DDFI: Diverse and Distribution-aware Missing Feature Imputation via Two-step Reconstruction
- URL: http://arxiv.org/abs/2512.06356v2
- Date: Thu, 11 Dec 2025 09:53:17 GMT
- Title: DDFI: Diverse and Distribution-aware Missing Feature Imputation via Two-step Reconstruction
- Authors: Yifan Song, Fenglin Yu, Yihong Luo, Xingjian Tao, Siya Qiu, Kai Han, Jing Tang,
- Abstract summary: DDFI is a Diverse and Distribution-aware Missing Feature Imputation method.<n>It combines feature propagation with a graph-based Masked AutoEncoder.<n>It outperforms state-of-the-art methods under both transductive and inductive settings.
- Score: 22.492502807174237
- License: http://arxiv.org/licenses/nonexclusive-distrib/1.0/
- Abstract: Incomplete node features are ubiquitous in real-world scenarios, e.g., the attributes of web users may be partly private, which causes the performance of Graph Neural Networks (GNNs) to decline significantly. Feature propagation (FP) is a well-known method that performs well for imputation of missing node features on graphs, but it still has the following three issues: 1) it struggles with graphs that are not fully connected, 2) imputed features face the over-smoothing problem, and 3) FP is tailored for transductive tasks, overlooking the feature distribution shift in inductive tasks.
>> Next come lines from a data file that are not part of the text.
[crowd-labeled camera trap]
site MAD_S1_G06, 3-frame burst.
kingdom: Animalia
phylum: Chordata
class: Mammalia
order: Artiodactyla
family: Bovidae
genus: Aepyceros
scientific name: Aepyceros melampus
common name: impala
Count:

To address these challenges, we introduce DDFI, a Diverse and Distribution-aware Missing Feature Imputation method that combines feature propagation with a graph-based Masked AutoEncoder (MAE) in a nontrivial manner. It first designs a simple yet effective algorithm, namely Co-Label Linking (CLL), that randomly connects nodes in the training set with the same label to enhance the performance on graphs with numerous connected components. Then we develop a novel two-step representation generation process at the inference stage. Specifically, instead of directly using FP-imputed features as input during inference, DDFI further reconstructs the features through the whole MAE to reduce feature distribution shift in the inductive tasks and enhance the diversity of node features. Meanwhile, since existing feature imputation methods for graphs only evaluate by simulating the missing scenes with manually masking the features, we collect a new dataset called Sailing from the records of voyages that contains naturally missing features to help better evaluate the effectiveness. Extensive experiments conducted on six public datasets and Sailing show that DDFI outperforms the state-of-the-art methods under both transductive and inductive settings.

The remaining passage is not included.